Mehr Geld für alternative Kraftstoffe

Langfristig gesehen sollten die Hilfsgelder mit erhöhten Investitionen in klimafreundliche Technologien verknüpft werden – zum Beispiel mit einer Erhöhung der Forschungsausgaben für alternative Kraftstoffe oder klimafreundliche Antriebe. „Beachten wir dies, so kann die Mobilisierung enormer Geldbeträge weltweit auch dazu dienen, eine ‚historische Chance‘ zu nutzen, um Wirtschaftskrise und Klimakrise gemeinsam zu bearbeiten“, schreiben Bär und Runke (Seite 3).

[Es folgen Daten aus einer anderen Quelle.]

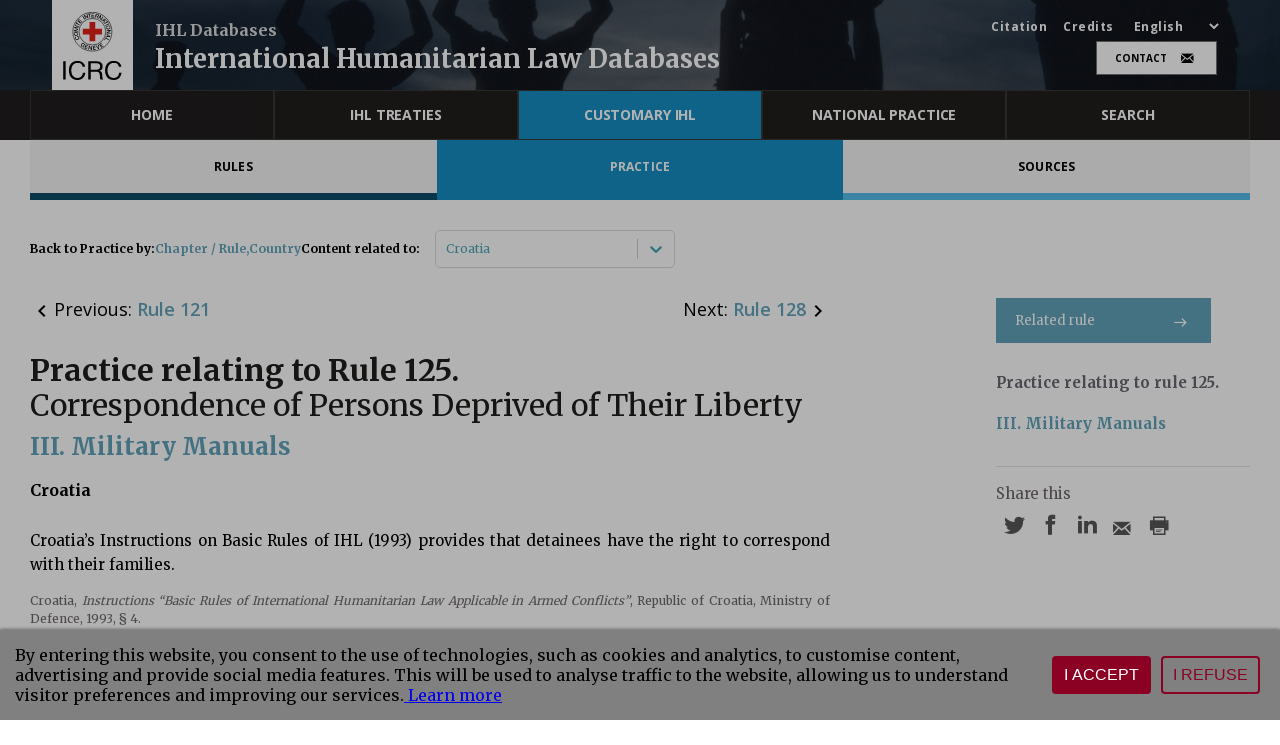

--- FILE ---
content_type: image/svg+xml
request_url: https://ihl-databases.icrc.org/static/media/en-logo.8a2b9d84dad225922d317ca5589cecc9.svg
body_size: 2069
content:
<svg xmlns="http://www.w3.org/2000/svg" viewBox="0 0 42.38 49.75"><defs><style>.cls-1{fill:#fff;}.cls-2{fill:none;stroke:#000;stroke-miterlimit:2.61;stroke-width:0.42px;}.cls-3{fill:#e32219;}</style></defs><g id="Layer_2" data-name="Layer 2"><g id="Calque_1" data-name="Calque 1"><path class="cls-1" d="M21.19.21A14.2,14.2,0,1,1,7,14.41,14.22,14.22,0,0,1,21.19.21Z"/><path d="M9.22,18a1.18,1.18,0,0,0-.5,1.55,1.44,1.44,0,0,0,2,.71,1.38,1.38,0,0,0,.84-1.86A1.22,1.22,0,0,0,10,17.73l.17.45a.79.79,0,0,1,1,.41c.25.57-.2,1-.71,1.22a1,1,0,0,1-1.35-.42.72.72,0,0,1,.26-.91L9.22,18Zm-1.4-1.82a1.44,1.44,0,0,0,1.71,1.22,1.38,1.38,0,1,0-.33-2.73,1.36,1.36,0,0,0-1.38,1.51Zm.42-.07c-.07-.62.42-.9,1-1s1.14.14,1.22.75-.45.91-1,1a1,1,0,0,1-1.19-.79Zm2.44-1.75,0-.46L8.51,13.7l2.27-.57,0-.42-2.1-1.25L11,11.9l.11-.45-2.91-.58-.14.68,2.12,1.26h0l-2.39.53,0,.78,2.93.22Zm.57-3.26.17-.48-2.77-1-.18.48,2.78,1Zm-2-1.8.43-.81,2.11,1.31L12,9.34,9.91,8l.45-.82L10,7,8.82,9.11l.41.18Zm3.3-.83,1.34-1.59-.3-.32-1,1.24-.66-.59.91-1.12L12.5,5.8l-.95,1.11L11,6.39l1-1.17-.32-.33L10.33,6.5l2.2,2Zm2.92-2.84.43-.27-1.56-2.5-.43.26,1.56,2.51Zm.83-.5.42-.2-.86-2h0l1.95,1.5.51-.15-.89-2.8-.49.14.65,2.09h0l-2-1.55-.49.25,1.19,2.69Zm1.6-3.27.86-.15.38,2.4.5-.08-.38-2.4.9-.16L20.09,1l-2.34.39.13.46Zm2.74,2.08L22.73,4V3.56L21.13,3.5l0-.89,1.46,0V2.23l-1.45,0V1.41l1.56.07V1.05L20.68,1l-.06,3Zm3.56-2.2L25,2a.43.43,0,0,1,.33.6.4.4,0,0,1-.57.31l-.83-.23.27-.9ZM23,4.05l.46.11L23.8,3l.75.2c.45.13.46.39.31.9a.83.83,0,0,0,0,.44l.51.21a1.66,1.66,0,0,1,.07-.85c.13-.44,0-.63-.22-.7h0a.69.69,0,0,0,.63-.57.82.82,0,0,0-.68-1.06L23.8,1.19,23,4.05Zm2.53.79.44.21,1-1.87h0l.16,2.58.42.3,1.58-2.48-.41-.31L27.57,5.1l-.15-2.62-.5-.24-1.38,2.6Zm4.85.46h0L29.8,6.57l-.61-.65,1.2-.62Zm-2.71.85.41.35.73-.39.82.83-.36.8.34.42,1.31-3-.39-.38L27.68,6.15Zm3.66.14.47.7-2,1.37.27.43,2.06-1.38.52.76L33,8,31.68,6l-.34.27Zm-.79,3.37.22.46,2.67-1.26-.21-.46L30.55,9.66Zm3.65,1.2A1.36,1.36,0,0,0,32.37,10a1.48,1.48,0,0,0-1.09,1.79,1.37,1.37,0,0,0,1.81.88,1.42,1.42,0,0,0,1.11-1.76Zm-.39.13A1,1,0,0,1,33,12.16c-.54.13-1.12,0-1.28-.54s.31-1,.84-1.19a.94.94,0,0,1,1.29.56Zm-2.18,2.27,0,.49,2.14-.12h0l-2.14,1.42,0,.54,2.92.24.05-.54-2.19-.15v0l2.22-1.43,0-.58-3,.15Zm2,4.57h0l-1.38,0,.25-.86,1.14.81Zm-2.07-2-.08.52.68.44-.33,1.11-.8.05-.18.5,3.18-.21.15-.52L31.6,15.83Zm-.81,2.85-1,1.73.39.22.71-1.29,2.21,1.23.24-.44-2.59-1.45Z"/><polygon points="27.79 26.16 29.5 24.99 29.26 24.62 27.96 25.52 27.47 24.8 28.65 23.97 28.42 23.62 27.24 24.45 26.8 23.78 28.09 22.89 27.84 22.52 26.14 23.68 27.79 26.16 27.79 26.16"/><polygon points="25.58 27.16 26.1 26.97 25.93 23.79 25.47 23.99 25.64 26.49 25.63 26.49 24.09 24.49 23.6 24.64 25.58 27.16 25.58 27.16"/><polygon points="21.82 27.85 23.89 27.61 23.8 27.18 22.25 27.36 22.14 26.47 23.5 26.31 23.42 25.9 22.08 26.06 21.99 25.26 23.48 25.11 23.4 24.67 21.49 24.9 21.82 27.85 21.82 27.85"/><polygon points="15.46 26.58 17.42 27.31 17.53 26.89 16.08 26.35 16.38 25.51 17.68 26.01 17.79 25.62 16.51 25.12 16.78 24.35 18.17 24.92 18.29 24.5 16.47 23.79 15.46 26.58 15.46 26.58"/><path d="M15.5,24.86l-1-.65-.22.31.68.43a.78.78,0,0,1-1.16.19,1,1,0,0,1-.11-1.43A.93.93,0,0,1,15,23.34a.71.71,0,0,1,.3.9l.43.25a1.12,1.12,0,0,0-.5-1.49,1.37,1.37,0,0,0-2,.42,1.43,1.43,0,0,0,.3,2.06,1.09,1.09,0,0,0,1,.15l-.07.41.27.16.8-1.34Z"/><polygon points="18.24 27.53 18.73 27.63 19.11 25.48 19.12 25.48 20.29 27.83 20.83 27.85 20.97 24.9 20.51 24.89 20.42 27.05 20.41 27.05 19.26 24.72 18.74 24.62 18.24 27.53 18.24 27.53"/><path class="cls-2" d="M21.19.21A14.2,14.2,0,1,1,7,14.41,14.22,14.22,0,0,1,21.19.21Z"/><path class="cls-2" d="M21.19,4.66a9.75,9.75,0,1,1-9.74,9.75,9.77,9.77,0,0,1,9.74-9.75Z"/><polygon class="cls-3" points="19.12 12.34 19.12 7.38 23.25 7.38 23.25 12.34 28.22 12.34 28.22 16.47 23.25 16.47 23.25 21.43 19.12 21.43 19.12 16.47 14.16 16.47 14.16 12.34 19.12 12.34 19.12 12.34"/><path d="M0,36.07H1.78V49.43H0Z"/><path d="M14.16,40.09a3.53,3.53,0,0,0-3.74-2.84c-3.18,0-4.53,2.62-4.53,5.41,0,3.05,1.35,5.59,4.55,5.59,2.33,0,3.68-1.65,3.85-3.85h1.78c-.34,3.33-2.42,5.35-5.78,5.35-4.16,0-6.18-3.07-6.18-7s2.21-7,6.33-7c2.78,0,5.08,1.49,5.49,4.33Z"/><path d="M20.05,42.23V37.57h4.41a2.11,2.11,0,0,1,2.38,2.28c0,1.95-1.42,2.38-3.09,2.38Zm-1.78,7.2h1.78V43.72h4.34c1.72,0,2,1.11,2.22,2.42s0,2.75.49,3.29h2c-.75-.92-.67-2.38-.78-3.69s-.45-2.45-2-2.75v0a3.22,3.22,0,0,0,2.32-3.39c0-2.13-1.56-3.5-4.06-3.5H18.27Z"/><path d="M40.47,40.09a3.52,3.52,0,0,0-3.74-2.84c-3.18,0-4.53,2.62-4.53,5.41,0,3.05,1.35,5.59,4.55,5.59,2.34,0,3.68-1.65,3.85-3.85h1.78C42,47.73,40,49.75,36.6,49.75c-4.15,0-6.17-3.07-6.17-7s2.21-7,6.32-7c2.79,0,5.09,1.49,5.5,4.33Z"/></g></g></svg>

Langfristige Transformation

Das Wuppertal-Institut für Klima, Umwelt und Energie rät in Sachen Zukunftsgestaltung ebenfalls zur Langstrecke: Die Wuppertaler Wissenschaftler haben ein Diskussionspapier mit konkreten Empfehlungen für den Klimaschutz in der Post-Coronazeit veröffentlicht, das zwischen der Gesundheitsvorsorge, der kurzfristigen ökonomischen Krisenabwehr und der langfristigen Transformation unterscheidet. Zur kurzfristigen wirtschaftlichen Unterstützung gehören beispielsweise das Kurzarbeitergeld, erleichterte Kreditvergaben sowie direkte Zuwendungen an betroffene Gruppen. Diese Soforthilfe-Maßnahmen müssten jetzt pragmatisch und schnell umgesetzt werden, aber: „Die längerfristigen Hilfsmaßnahmen müssen klare Akzente im Sinne einer nachhaltigen Gestaltung von Wirtschaft und Gesellschaft setzen“, betonen die wissenschaftlichen Geschäftsführer des Wuppertal Instituts, Prof. Dr.-Ing. Manfred Fischedick und Prof. Dr. Uwe Schneidewind.

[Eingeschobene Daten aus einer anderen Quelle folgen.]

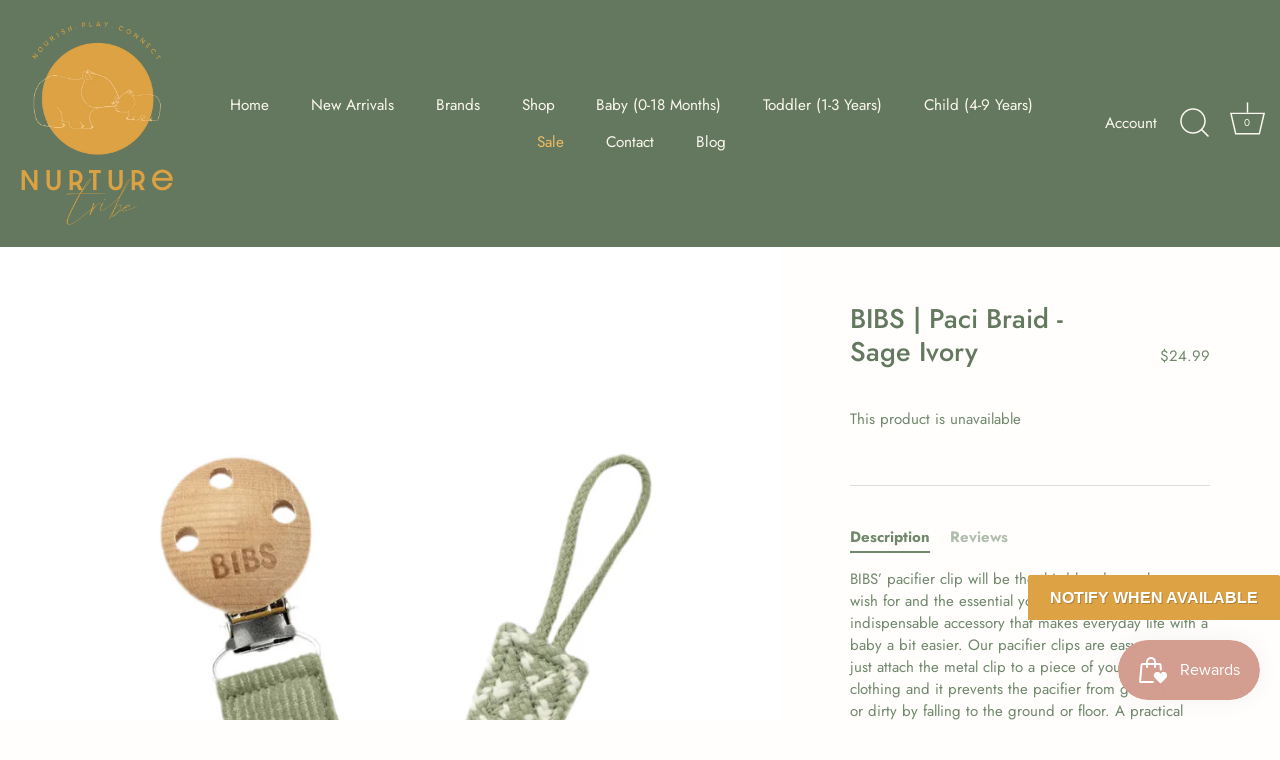

--- FILE ---
content_type: text/css
request_url: https://nurturetribe.com.au/cdn/shop/t/4/assets/base.css?v=25222561100155914061725336205
body_size: -677
content:
.card--card, .card--standard .card__inner {
    border: 1px solid #C0C0C0;
}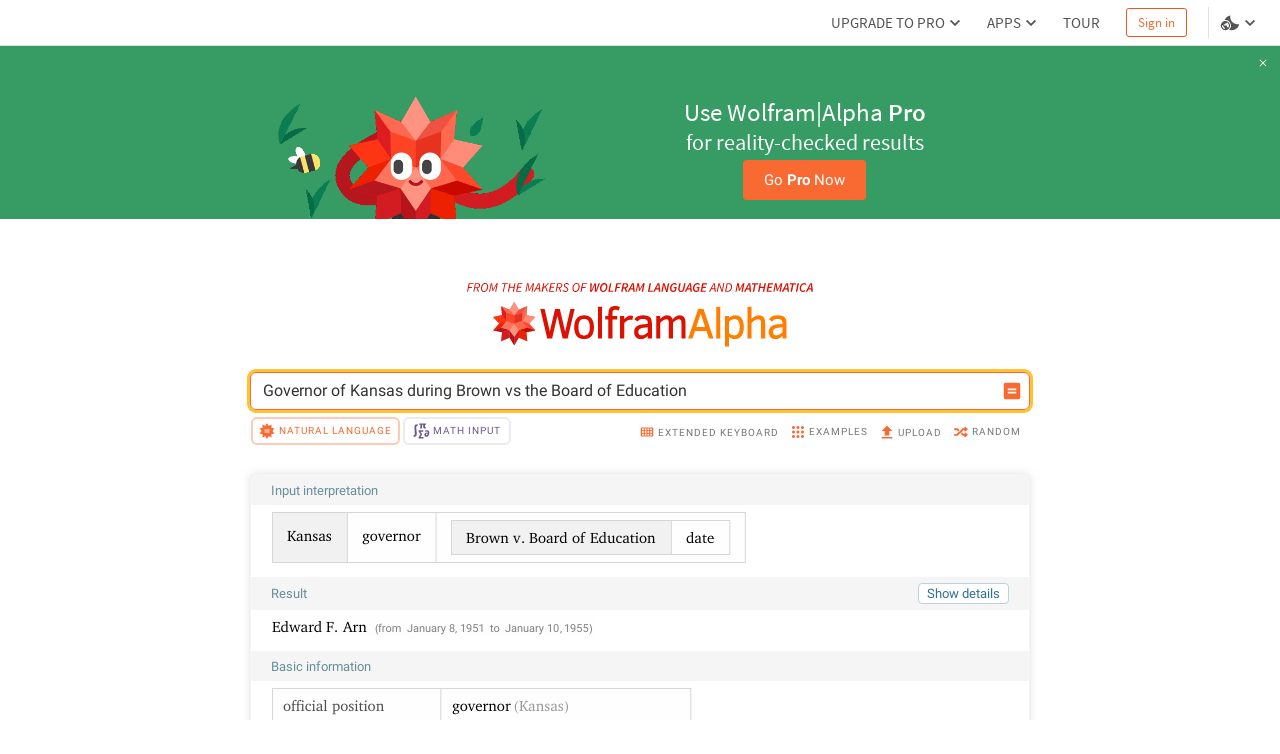

--- FILE ---
content_type: text/html; charset=utf-8
request_url: https://www.wolframalpha.com/n/v1/api/sourcer/?name=LeaderData
body_size: 2814
content:
[{"name":"LeaderData","value":{"primarySourceItems":[[{"type":"text","value":"Wolfram|Alpha Knowledgebase, 2020."}]],"title":"Leader data","items":[[{"type":"link","href":"http://www.archontology.org/","inner":[{"type":"text","value":"Archontology.org. "},{"type":"italic","inner":[{"type":"text","value":"Archontology.org"}]},{"type":"text","value":". "},{"type":"arrow"}]}],[{"type":"link","href":"http://www.worldstatesmen.org/","inner":[{"type":"text","value":"Cahoon, B. M. "},{"type":"italic","inner":[{"type":"text","value":"WorldStatesmen.org."}]},{"type":"arrow"}]}],[{"type":"link","href":"https://www.cia.gov/library/publications/world-leaders-1/index.html","inner":[{"type":"text","value":"Central Intelligence Agency. "},{"type":"italic","inner":[{"type":"text","value":"World Leaders"}]},{"type":"text","value":". "},{"type":"arrow"}]}],[{"type":"link","href":"http://www.innvista.com/society/government/leaders/default.htm","inner":[{"type":"text","value":"Innvista. \"Leaders of the World.\" "},{"type":"italic","inner":[{"type":"text","value":"Innvista."}]},{"type":"arrow"}]}],[{"type":"link","href":"http://www.newadvent.org/cathen/12272b.htm","inner":[{"type":"text","value":"Knight, K. \"Catholic Encyclopedia: List of Popes.\" "},{"type":"italic","inner":[{"type":"text","value":"New Advent"}]},{"type":"text","value":". "},{"type":"arrow"}]}],[{"type":"link","href":"http://www.loc.gov/rr/print/list/057_chron.html","inner":[{"type":"text","value":"Library of Congress. \"Chronological List of Presidents, First Ladies, and Vice Presidents of the United States.\" "},{"type":"italic","inner":[{"type":"text","value":"Prints & Photographs Reading Room."}]},{"type":"arrow"}]}],[{"type":"link","href":"http://www.rulers.org/","inner":[{"type":"text","value":"Schemmel, B. "},{"type":"italic","inner":[{"type":"text","value":"Rulers."}]},{"type":"arrow"}]}],[{"type":"link","href":"http://www.unrv.com/government/byzantine.php","inner":[{"type":"text","value":"UNRV.com. \"Byzantine Emperor List.\" "},{"type":"italic","inner":[{"type":"text","value":"UNRV History"}]},{"type":"text","value":". "},{"type":"arrow"}]}],[{"type":"link","href":"http://www.unrv.com/government/emperor.php","inner":[{"type":"text","value":"UNRV.com. \"Roman Emperor List.\" "},{"type":"italic","inner":[{"type":"text","value":"UNRV History"}]},{"type":"text","value":". "},{"type":"arrow"}]}],[{"type":"link","href":"http://www.wikipedia.org/","inner":[{"type":"text","value":"The Wikimedia Foundation, Inc. "},{"type":"italic","inner":[{"type":"text","value":"Wikipedia."}]},{"type":"arrow"}]}],[{"type":"link","href":"http://www.terra.es/personal2/monolith/00index2.htm","inner":[{"type":"text","value":"ZPC, Roberto Ortiz de Zárate. "},{"type":"italic","inner":[{"type":"text","value":"World Political Leaders 1945-2008"}]},{"type":"text","value":". "},{"type":"arrow"}]}]]}}]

Grüne Produktionsprozesse stärken

Zur sogenannten „langfristigen Transformation“ gehören laut Wuppertal-Institut zentrale Maßnahmen für den Klimaschutz, für die staatliche Investitionen unerlässlich sind. Dies gelte etwa dafür, die energieintensive Industrie zukunftsfest zu machen und wichtige Maßnahmen auf dem Weg hin zu einer Treibhausgasneutralität zu unterstützen. Als Beispiele nennen die Klimawissenschaftler den Umbau der Stahlerzeugung auf wasserstoffbasierte (grüne) Produktionsprozesse und das Schließen von Stoffkreisläufen im Rahmen der Kreislaufwirtschaft. „Im Gebäudebereich stehen weitere Investitionen in die Gebäudesanierung und den Austausch von Heizungssystemen an und im Verkehrsbereich die Beschleunigung des Umstiegs auf Elektromobilität“, so Fischedick und Schneidewind.

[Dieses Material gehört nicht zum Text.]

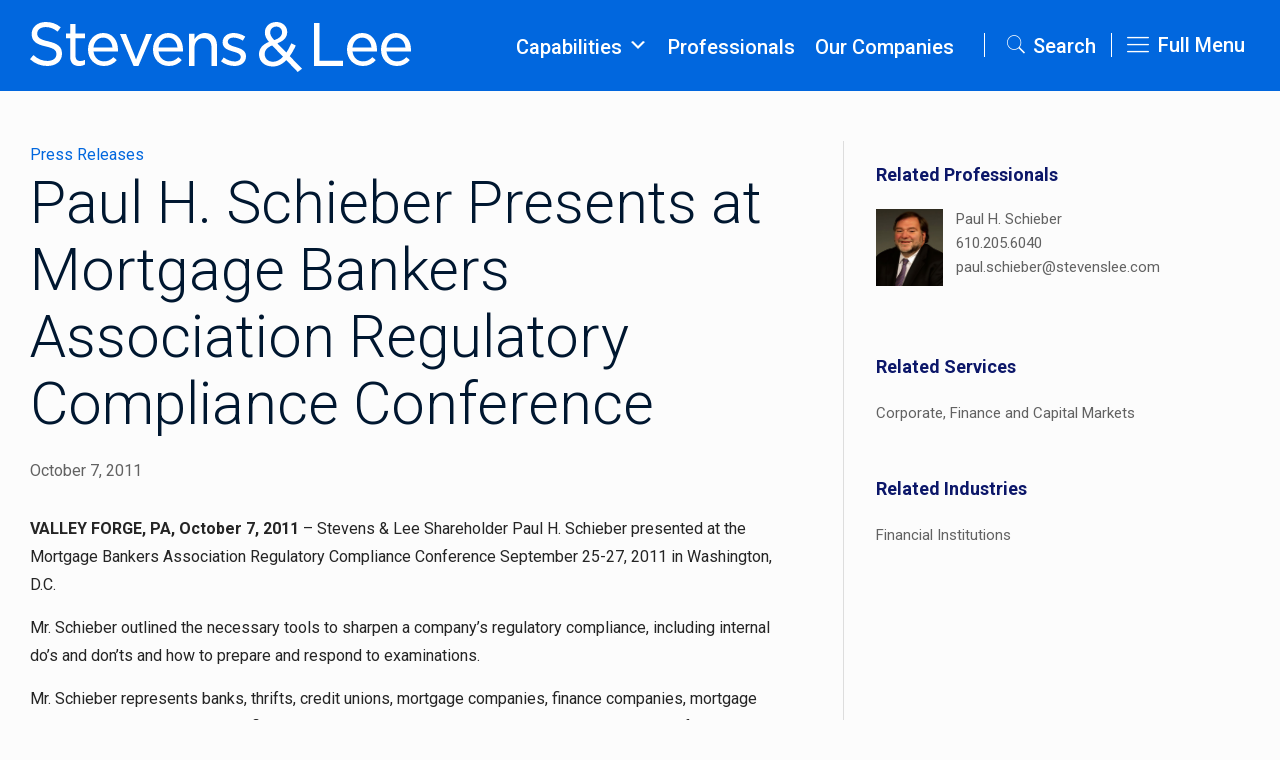

--- FILE ---
content_type: text/javascript
request_url: https://www.stevenslee.com/wp-content/plugins/customsearch/src/actions/js/SearchAutocomplete.js?ver=6.9
body_size: 850
content:
(function (document){

  document.addEventListener('DOMContentLoaded',
    () => {

      if (typeof(window.mqSettings?.modernquery_domain_name) == 'undefined') {
        console.log('ModernQuery: No domain name specified. Go to the plugin settings and specify a domain name');
        return; 
      }
      
      const domainName = window.mqSettings.modernquery_domain_name;
      const propertyId = window.mqSettings.modernquery_property_key;
      const groupId = window.mqSettings?.modernquery_group_id ?? '';
      const inputSelector = window.mqSettings?.modernquery_search_input_selector ?? 'input[name="s"][type="search"]';
      const endpoint = 'https://ask.easternstandard.com/document/autocomplete';

      const inputs = document.querySelectorAll(
        inputSelector
      );

      //
      // Disable the browser default autocomplete
      //
      if (inputs.length > 0) {
        inputs.forEach(
          (curInput) => {
            curInput.setAttribute('autocomplete', 'off');
          }
        )
      }

      console.log('about to configure autocomplete library', inputSelector);

      const autoCompleteJS = new autoComplete(
        {
          name: 'mq_autocomplete',
          submit: true,
          selector: inputSelector,
          placeHolder: "Search",
          data: {
            src: async (query) => {
              try {
                const params = {
                  'keywords': query,
                  'domain': domainName,
                  'property_id': propertyId,
                  'group_id': groupId
                };
                const queryString = new URLSearchParams(params).toString()
                const requestUrl = `${endpoint}?${queryString}`;
                // Fetch Data from external Source
                const source = await fetch(requestUrl);
                const data = await source.json();

                console.log('data returned from autocomplete', data);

Weltweite Umweltdaten-Plattform

Für Umweltministerin Svenja Schulz (SPD) ist die Naturzerstörung die Krise hinter der Corona-Krise: „Mit zunehmender Naturzerstörung steigt das Risiko von Krankheitsausbrüchen bis hin zu Pandemien.“ Eine Million Arten sind in den kommenden Jahren und Jahrzehnten laut einem Bericht des Weltbiodiversitätsrats (IPBES) vom Aussterben bedroht. Forscher glauben, dass durch das Artensterben auch die Gefahr der Übertragung von Krankheiten von Tieren auf Menschen zunimmt – wie bei Covid-19 vermutet. Gleichzeitig gibt es zu wenig Wissen darüber, wie sich Biodiversität und Ökosysteme am effizientesten fördern lassen. Neben Forschungsprojekten an Universitäten in aller Welt, stehen auch Unternehmen mit Lösungen für eine ökologisch nachhaltige Zukunft in den Startlöchern: So entwickelt beispielsweise Microsoft mit dem „Planetary Computer“ eine weltweite Umweltdaten-Plattform. Mit Hilfe von Big Data, Machine Learning und KI sollen Wissenschaftler, Naturschützer und Regierungen komplexe Ökosysteme und Umwelteinflüsse beobachten und steuern können, teilt das US-Unternehmen mit. Microsoft hat ehrgeizige Klimaschutz-Ziele: Der IT-Konzern will bis 2030 CO2-negativ werden.